One month, I cried for what felt like a whole week straight, struggling HARD, thinking it was just PMS. I kept wondering if these moments of me literally wanting to freak the f*** out were normal because… WHAT.
The next month, I realized I was getting overstimulated. I didn’t know if it was just me who was struggling this much. I started talking to my mom friends and that always helps after being a little vulnerable. I felt better, like okay… thank God it’s not just me.
But then, it started getting harder. Slowly, everything began to overwhelm me. The day to day tasks I used to kick ass at? I couldn’t keep up anymore. I felt like I was drowning.
And the guilt? The guilt was and still is the worst. (That’s another thing we can totally talk about later).
Work, home, Mateo, Chris, my dogs… everything felt so heavy. That’s when I really started to feel alone — like, is it supposed to feel like this? Am I going to be like this forever? I didn’t want to be like this.
I remember crying in the kitchen while Mateo was calling for me to help him. Even attending to him sometimes felt like, “oh my God 😖.” And yes it’s normal to feel like that on hard days, but you shouldn’t be crying all the time.
Chris and I started having more arguments. I was also trying to figure out who I was again, learning to set boundaries for myself. Everything felt so loud. Mateo was only wanting me, acting up a lot, and it was so triggering sometimes we’d both end up crying… a lot. Lmao.

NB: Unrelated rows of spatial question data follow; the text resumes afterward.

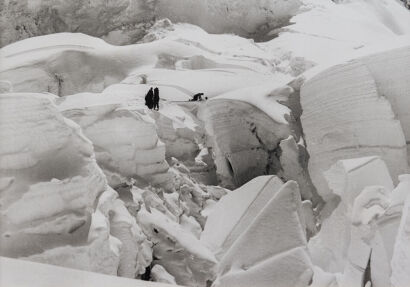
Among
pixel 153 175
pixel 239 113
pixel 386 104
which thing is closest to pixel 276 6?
pixel 239 113

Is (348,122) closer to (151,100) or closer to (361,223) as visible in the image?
(361,223)

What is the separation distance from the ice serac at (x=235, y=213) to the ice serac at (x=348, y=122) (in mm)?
617

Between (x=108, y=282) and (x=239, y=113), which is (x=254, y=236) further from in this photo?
(x=239, y=113)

My patience was thinning in every aspect of my life. Some days were easier, others were rough.
I was struggling.
It wasn’t all the time — sometimes it was just a few moments, other times it was a few times a week, or just a “shit ton” of moments 😂 — but when the lows hit, they hit low.
I remember realizing one day that once I am calm, Mateo is calm. I tried so hard to “manage my emotions” (which honestly looked more like trying to shut them down). I remember doing so good for a week, and then the next week… I was having the biggest internal battle not to lose it over everything.
🤎🤎🤎 Have you ever had that moment where you realized you were not okay, even when everything around you seemed fine? What did that moment look like for you?